-- START ENTRIES PROVIDED --
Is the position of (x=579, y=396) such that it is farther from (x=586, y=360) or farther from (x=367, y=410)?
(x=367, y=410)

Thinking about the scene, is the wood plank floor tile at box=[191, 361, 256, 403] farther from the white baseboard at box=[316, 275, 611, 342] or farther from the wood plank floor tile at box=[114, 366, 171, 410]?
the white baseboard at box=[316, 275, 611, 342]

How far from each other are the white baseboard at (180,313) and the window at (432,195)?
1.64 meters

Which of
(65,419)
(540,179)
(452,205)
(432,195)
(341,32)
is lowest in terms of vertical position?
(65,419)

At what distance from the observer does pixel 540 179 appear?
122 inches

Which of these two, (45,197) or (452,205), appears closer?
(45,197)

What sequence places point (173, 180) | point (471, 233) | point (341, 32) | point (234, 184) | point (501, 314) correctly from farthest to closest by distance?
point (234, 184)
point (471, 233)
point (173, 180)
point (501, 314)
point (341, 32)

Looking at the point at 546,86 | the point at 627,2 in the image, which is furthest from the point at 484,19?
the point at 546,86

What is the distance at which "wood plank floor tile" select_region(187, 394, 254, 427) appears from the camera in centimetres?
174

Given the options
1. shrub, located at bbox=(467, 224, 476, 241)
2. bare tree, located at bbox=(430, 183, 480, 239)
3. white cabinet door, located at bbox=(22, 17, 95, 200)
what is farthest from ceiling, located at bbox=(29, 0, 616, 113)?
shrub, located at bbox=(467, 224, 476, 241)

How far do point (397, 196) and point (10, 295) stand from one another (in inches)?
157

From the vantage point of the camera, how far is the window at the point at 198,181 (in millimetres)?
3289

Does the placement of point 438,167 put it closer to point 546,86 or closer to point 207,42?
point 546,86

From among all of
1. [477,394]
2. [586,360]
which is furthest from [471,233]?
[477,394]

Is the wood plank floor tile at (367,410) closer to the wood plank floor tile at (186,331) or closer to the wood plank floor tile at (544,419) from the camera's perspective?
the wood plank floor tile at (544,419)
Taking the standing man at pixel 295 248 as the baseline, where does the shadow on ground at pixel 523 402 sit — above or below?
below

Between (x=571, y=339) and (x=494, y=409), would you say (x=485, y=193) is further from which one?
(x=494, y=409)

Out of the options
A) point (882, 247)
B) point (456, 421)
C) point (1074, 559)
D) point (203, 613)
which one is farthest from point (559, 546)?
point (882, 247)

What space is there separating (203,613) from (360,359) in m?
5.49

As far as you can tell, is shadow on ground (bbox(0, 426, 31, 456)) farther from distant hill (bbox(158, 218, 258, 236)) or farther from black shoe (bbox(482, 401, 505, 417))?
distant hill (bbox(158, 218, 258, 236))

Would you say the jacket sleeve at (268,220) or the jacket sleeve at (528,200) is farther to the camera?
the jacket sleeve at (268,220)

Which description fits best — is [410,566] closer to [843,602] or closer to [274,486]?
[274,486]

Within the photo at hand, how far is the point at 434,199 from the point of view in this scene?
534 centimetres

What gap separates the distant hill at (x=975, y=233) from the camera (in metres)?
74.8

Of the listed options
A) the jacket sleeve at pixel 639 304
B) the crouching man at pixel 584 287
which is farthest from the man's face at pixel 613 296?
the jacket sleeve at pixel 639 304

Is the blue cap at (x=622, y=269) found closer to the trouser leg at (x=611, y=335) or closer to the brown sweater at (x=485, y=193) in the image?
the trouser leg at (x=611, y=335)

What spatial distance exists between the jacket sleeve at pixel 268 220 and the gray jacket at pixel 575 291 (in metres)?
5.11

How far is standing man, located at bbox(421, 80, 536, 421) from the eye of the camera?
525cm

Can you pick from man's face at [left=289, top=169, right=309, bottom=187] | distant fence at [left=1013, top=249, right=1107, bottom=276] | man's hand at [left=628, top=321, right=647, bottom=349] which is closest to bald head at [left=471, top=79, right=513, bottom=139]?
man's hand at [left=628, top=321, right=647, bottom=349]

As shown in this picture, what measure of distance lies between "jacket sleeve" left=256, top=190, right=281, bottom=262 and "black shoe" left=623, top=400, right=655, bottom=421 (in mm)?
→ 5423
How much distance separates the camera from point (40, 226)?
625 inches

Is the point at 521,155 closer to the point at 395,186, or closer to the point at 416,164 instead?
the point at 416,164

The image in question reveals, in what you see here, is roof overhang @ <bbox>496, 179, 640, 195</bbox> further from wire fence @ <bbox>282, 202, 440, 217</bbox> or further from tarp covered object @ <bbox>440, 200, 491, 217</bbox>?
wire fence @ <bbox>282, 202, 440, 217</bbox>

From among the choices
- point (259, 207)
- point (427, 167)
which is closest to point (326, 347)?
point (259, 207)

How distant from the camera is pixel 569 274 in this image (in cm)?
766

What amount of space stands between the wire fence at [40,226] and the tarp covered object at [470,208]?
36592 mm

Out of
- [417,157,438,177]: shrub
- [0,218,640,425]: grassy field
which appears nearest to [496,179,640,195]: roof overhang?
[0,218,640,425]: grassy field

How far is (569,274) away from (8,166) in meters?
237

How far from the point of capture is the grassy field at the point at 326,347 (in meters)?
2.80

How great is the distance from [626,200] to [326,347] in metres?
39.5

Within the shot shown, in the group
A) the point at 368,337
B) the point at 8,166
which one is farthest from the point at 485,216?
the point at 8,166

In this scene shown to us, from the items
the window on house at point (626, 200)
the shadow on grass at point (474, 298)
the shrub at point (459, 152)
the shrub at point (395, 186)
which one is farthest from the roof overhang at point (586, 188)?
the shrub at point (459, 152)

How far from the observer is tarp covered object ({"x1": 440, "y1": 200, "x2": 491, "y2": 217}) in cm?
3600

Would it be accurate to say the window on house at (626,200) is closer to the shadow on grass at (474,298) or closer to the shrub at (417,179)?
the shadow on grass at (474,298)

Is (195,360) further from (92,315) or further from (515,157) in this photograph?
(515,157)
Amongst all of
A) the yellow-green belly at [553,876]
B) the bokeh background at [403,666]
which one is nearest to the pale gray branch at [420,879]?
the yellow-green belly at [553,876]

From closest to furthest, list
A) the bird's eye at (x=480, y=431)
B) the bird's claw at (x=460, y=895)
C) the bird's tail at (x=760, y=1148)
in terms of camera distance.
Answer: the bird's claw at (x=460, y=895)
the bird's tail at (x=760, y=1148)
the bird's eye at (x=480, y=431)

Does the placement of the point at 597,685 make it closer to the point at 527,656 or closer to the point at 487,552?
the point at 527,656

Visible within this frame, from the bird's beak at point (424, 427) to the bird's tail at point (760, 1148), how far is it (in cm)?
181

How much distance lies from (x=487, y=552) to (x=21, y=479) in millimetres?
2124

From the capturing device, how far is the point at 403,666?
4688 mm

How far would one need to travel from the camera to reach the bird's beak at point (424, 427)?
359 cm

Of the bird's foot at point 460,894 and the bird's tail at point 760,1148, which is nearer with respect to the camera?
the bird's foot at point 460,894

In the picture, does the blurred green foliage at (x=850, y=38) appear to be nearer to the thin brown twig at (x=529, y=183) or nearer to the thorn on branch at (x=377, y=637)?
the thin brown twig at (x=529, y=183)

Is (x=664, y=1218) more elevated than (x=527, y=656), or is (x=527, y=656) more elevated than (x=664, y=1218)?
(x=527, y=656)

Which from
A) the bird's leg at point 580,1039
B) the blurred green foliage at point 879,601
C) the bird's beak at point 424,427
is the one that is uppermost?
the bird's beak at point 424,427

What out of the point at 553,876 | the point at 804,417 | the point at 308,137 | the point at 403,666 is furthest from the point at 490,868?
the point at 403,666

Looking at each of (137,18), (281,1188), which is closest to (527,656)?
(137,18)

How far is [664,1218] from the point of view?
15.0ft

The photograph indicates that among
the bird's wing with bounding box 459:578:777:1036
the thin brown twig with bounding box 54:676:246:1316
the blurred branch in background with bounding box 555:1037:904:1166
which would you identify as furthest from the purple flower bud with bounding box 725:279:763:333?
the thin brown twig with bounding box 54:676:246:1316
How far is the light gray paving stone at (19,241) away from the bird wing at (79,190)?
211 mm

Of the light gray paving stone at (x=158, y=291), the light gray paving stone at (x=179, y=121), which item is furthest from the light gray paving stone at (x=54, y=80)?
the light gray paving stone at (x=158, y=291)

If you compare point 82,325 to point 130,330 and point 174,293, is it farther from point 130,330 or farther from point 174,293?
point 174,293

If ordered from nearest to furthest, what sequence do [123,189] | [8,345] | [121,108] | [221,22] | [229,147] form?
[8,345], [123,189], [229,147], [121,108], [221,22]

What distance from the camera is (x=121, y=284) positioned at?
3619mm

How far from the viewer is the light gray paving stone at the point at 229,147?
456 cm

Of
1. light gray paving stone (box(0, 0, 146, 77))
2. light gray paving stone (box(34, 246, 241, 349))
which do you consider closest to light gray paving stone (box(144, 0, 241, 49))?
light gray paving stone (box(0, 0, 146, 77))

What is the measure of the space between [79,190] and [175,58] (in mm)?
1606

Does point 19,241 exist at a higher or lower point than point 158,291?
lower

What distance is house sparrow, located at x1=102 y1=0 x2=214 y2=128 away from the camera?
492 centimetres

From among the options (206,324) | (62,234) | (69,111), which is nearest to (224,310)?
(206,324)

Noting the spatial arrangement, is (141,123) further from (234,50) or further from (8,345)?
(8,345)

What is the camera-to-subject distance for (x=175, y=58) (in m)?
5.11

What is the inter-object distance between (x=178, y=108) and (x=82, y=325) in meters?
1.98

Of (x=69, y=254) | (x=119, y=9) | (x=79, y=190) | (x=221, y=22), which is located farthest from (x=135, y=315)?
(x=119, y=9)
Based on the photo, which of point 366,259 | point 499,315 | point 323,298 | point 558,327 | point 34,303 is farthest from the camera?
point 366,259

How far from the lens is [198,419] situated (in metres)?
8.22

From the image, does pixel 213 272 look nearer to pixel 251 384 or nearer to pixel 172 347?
-- END ENTRIES PROVIDED --
◆ EXERCISE DIRECTIONS ◆
Find the line containing "What distance from the camera". Reproduce it exactly, along with every line after it through the last.

◆ RESULT FOR THIS TASK ◆
What distance from the camera is (x=121, y=284) positioned at?
3619mm

How far from the viewer is the light gray paving stone at the point at 229,147?
456 cm

Of
1. light gray paving stone (box(0, 0, 146, 77))
2. light gray paving stone (box(34, 246, 241, 349))
which do you consider closest to light gray paving stone (box(144, 0, 241, 49))?
light gray paving stone (box(0, 0, 146, 77))

What is the measure of the space between [79,190] and [175,58] (in mm)?
1606

Does point 19,241 exist at a higher or lower point than point 158,291?
lower

What distance is house sparrow, located at x1=102 y1=0 x2=214 y2=128 away from the camera?
492 centimetres

From among the options (206,324) | (62,234) | (69,111), which is nearest to (224,310)?
(206,324)

Noting the spatial arrangement, is (141,123) further from (234,50) or further from (8,345)?
(8,345)

What is the camera-to-subject distance for (x=175, y=58) (in m)?
5.11

What is the inter-object distance between (x=178, y=108) and (x=82, y=325) in meters?
1.98

Of (x=69, y=254) | (x=119, y=9) | (x=79, y=190) | (x=221, y=22), which is located farthest from (x=135, y=315)?
(x=119, y=9)
Based on the photo, which of point 366,259 | point 499,315 | point 323,298 | point 558,327 | point 34,303 is farthest from the camera?
point 366,259

How far from the lens is [198,419] situated (in metres)?
8.22

From the image, does pixel 213 272 look nearer to pixel 251 384 or nearer to pixel 172 347?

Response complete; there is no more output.